:: Directions ::
From the patch message about fixing the 3D relative position embedding, pull out word for word the passage that begins with the words "From 59ce5807415f9f14e1c09d84cf79573f534d5e2e Mon" and ends with "instead of 'bhwdc,dkc->bhwdk').".

Begin Document extract

From 59ce5807415f9f14e1c09d84cf79573f534d5e2e Mon Sep 17 00:00:00 2001
From: Soumya Snigdha Kundu <soumya_snigdha.kundu@kcl.ac.uk>
Date: Mon, 1 Jun 2026 18:58:10 +0100
Subject: [PATCH] Fix 3D decomposed relative position embedding for anisotropic
 inputs

The 3D branch of add_decomposed_rel_pos was broken for non-cubic spatial
sizes in two ways:

1. rel_d contracted the depth-axis embedding against the width axis
   ('bhwdc,wkc->bhwdk' instead of 'bhwdc,dkc->bhwdk').
2. The broadcast-add into the (b, qh, qw, qd, kh, kw, kd) attention tensor
   used 4 leading colons instead of 5 for each rel_* term, so the key axis
   landed in the wrong slot (e.g. rel_h's kh fell into the kd position).

Both were masked by the only 3D test using a cubic input_size (8, 8, 8):
with kh == kw == kd every misplaced axis still broadcasts. For anisotropic
volumes the forward pass raised a shape error (or, where conformable, added
the wrong positional bias) in SABlock/CrossAttentionBlock with
rel_pos_embedding='decomposed'.

End Document extract
Begin Recorded data

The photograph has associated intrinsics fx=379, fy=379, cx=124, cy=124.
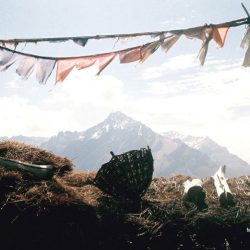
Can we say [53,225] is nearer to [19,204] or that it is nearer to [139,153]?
[19,204]

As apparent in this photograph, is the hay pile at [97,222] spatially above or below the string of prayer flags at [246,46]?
below

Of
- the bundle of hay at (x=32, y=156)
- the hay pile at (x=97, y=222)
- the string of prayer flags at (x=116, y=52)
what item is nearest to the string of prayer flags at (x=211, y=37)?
the string of prayer flags at (x=116, y=52)

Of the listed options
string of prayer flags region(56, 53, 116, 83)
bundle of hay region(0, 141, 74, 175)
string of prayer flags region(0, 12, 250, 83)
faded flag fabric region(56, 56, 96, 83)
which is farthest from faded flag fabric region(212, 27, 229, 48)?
bundle of hay region(0, 141, 74, 175)

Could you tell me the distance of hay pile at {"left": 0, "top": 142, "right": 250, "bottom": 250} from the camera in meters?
5.46

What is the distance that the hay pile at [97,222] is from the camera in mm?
5457

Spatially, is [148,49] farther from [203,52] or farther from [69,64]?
[69,64]

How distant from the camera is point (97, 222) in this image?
19.1 feet

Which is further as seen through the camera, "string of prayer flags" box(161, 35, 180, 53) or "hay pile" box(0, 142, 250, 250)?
"string of prayer flags" box(161, 35, 180, 53)

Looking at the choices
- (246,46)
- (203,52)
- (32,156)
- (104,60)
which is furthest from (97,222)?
(246,46)

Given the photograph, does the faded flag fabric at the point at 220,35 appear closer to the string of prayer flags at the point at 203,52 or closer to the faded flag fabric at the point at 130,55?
the string of prayer flags at the point at 203,52

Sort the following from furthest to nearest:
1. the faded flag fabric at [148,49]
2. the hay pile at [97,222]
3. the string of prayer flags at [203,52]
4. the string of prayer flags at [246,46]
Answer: the faded flag fabric at [148,49] < the string of prayer flags at [203,52] < the string of prayer flags at [246,46] < the hay pile at [97,222]

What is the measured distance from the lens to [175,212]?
6.40 meters

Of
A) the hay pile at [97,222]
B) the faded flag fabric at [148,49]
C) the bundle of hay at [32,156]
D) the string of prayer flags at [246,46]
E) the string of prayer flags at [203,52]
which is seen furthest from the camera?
the bundle of hay at [32,156]

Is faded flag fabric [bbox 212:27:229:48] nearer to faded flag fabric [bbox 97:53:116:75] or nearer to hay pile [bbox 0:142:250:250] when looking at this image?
faded flag fabric [bbox 97:53:116:75]
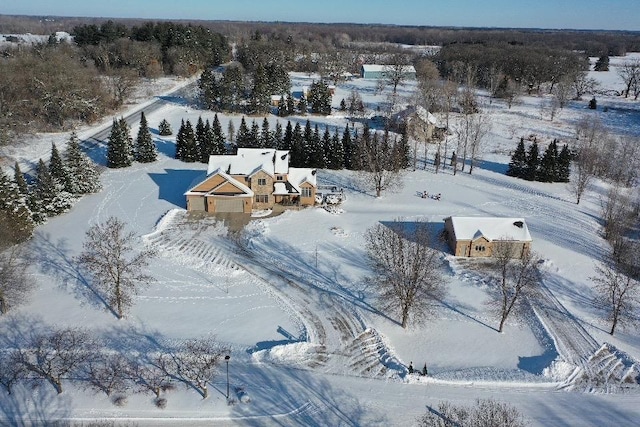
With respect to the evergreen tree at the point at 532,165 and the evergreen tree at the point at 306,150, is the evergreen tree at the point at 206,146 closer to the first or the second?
the evergreen tree at the point at 306,150

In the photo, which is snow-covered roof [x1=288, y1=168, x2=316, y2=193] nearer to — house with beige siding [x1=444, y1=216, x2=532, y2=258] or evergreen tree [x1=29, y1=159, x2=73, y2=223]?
Answer: house with beige siding [x1=444, y1=216, x2=532, y2=258]

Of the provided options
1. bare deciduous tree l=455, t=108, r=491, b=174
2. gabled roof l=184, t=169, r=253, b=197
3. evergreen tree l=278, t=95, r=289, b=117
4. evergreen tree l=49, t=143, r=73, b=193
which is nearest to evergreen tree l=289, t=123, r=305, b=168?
gabled roof l=184, t=169, r=253, b=197

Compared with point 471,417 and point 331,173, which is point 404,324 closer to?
point 471,417

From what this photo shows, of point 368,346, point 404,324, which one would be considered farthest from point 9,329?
point 404,324

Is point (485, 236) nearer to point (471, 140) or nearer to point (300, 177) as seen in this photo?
point (300, 177)

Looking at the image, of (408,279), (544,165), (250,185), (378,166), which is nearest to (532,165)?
(544,165)

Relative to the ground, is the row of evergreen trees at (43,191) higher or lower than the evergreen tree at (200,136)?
lower

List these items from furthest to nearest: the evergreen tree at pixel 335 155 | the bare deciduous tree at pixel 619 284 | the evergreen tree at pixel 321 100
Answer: the evergreen tree at pixel 321 100, the evergreen tree at pixel 335 155, the bare deciduous tree at pixel 619 284

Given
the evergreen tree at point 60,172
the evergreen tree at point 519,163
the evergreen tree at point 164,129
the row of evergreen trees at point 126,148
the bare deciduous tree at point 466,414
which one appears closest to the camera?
the bare deciduous tree at point 466,414

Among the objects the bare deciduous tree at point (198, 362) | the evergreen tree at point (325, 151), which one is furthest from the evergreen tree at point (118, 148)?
the bare deciduous tree at point (198, 362)
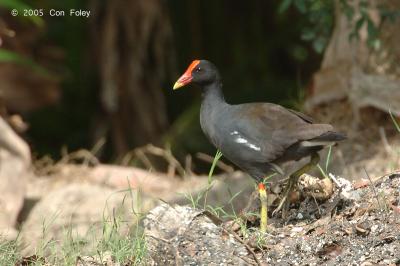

End Recorded data

:: Written response ::
From 59ce5807415f9f14e1c09d84cf79573f534d5e2e Mon Sep 17 00:00:00 2001
From: Soumya Snigdha Kundu <soumya_snigdha.kundu@kcl.ac.uk>
Date: Mon, 1 Jun 2026 18:58:10 +0100
Subject: [PATCH] Fix 3D decomposed relative position embedding for anisotropic
 inputs

The 3D branch of add_decomposed_rel_pos was broken for non-cubic spatial
sizes in two ways:

1. rel_d contracted the depth-axis embedding against the width axis
   ('bhwdc,wkc->bhwdk' instead of 'bhwdc,dkc->bhwdk').